Practice Economics

Physicians alarmed by high rate of Medicare claims denied in error


 

As Medicare auditors have increased their workloads in recent years, doctors and hospitals are appealing more decisions that deny claims for beneficiary services.

Physicians sought to overturn denials 1.5 million times in 2012, which represented a 9% increase since 2008, according to an October report from the Health and Human Services department’s Office of Inspector General (OIG). Hospitals have appealed far fewer denied claims, but Medicare auditors, such as Recovery Audit Contractors (RACs), are driving more inpatient providers to enter the redetermination process, the OIG reported.

Dr. Ardis Dee Hoven

Physicians continue to have serious concerns about the inaccuracy of Medicare audit contractors, according to Dr. Ardis Dee Hoven, president of the American Medical Association.

The OIG’s report pointed out that "physicians who invest the time and expense to dispute contractor determinations prevail 54% of the time at the first level of appeal," Dr. Hoven said. "This contractor error rate is far too high, and physician practices should not have to undergo burdensome audits – including RAC audits – while this problem remains unaddressed."

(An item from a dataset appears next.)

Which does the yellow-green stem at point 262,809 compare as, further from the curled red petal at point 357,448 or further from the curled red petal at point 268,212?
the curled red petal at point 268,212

Medicare processed more than 1.2 billion claims and denied nearly 140 million of them in 2012. Of those, 2.6% were appealed via the first-level appeals process. The OIG report did not provide details on why physician claims were denied; however, many Part A hospital benefit appeals stemmed from a RAC decision regarding short-term inpatient hospital stays.

The Centers for Medicare and Medicaid Services is implementing a new appeals system that soon will offer more information about appeals. Four contractors have begun using the system to process Part A redeterminations this year, CMS administrator Marilyn Tavenner said in an August memo to the OIG.

Contractors largely meet the timeframes established for redetermination requests, which is good news to practices that actively appeal claims, said Kent Moore, senior physician payment strategist at the American Academy of Family Physicians.

"If you appeal and you’re successful, you can get your money in a timely manner," Mr. Moore said. "If you’re not successful, then it might take longer than expected."

The OIG report found for favorably appealed claims, contractors paid physicians within 30 days 93% of the time. However, denied claims that are appealed to a second level can take 6 months to decide. In 2012, contractors transferred more than 280,000 Part B claims to the second level.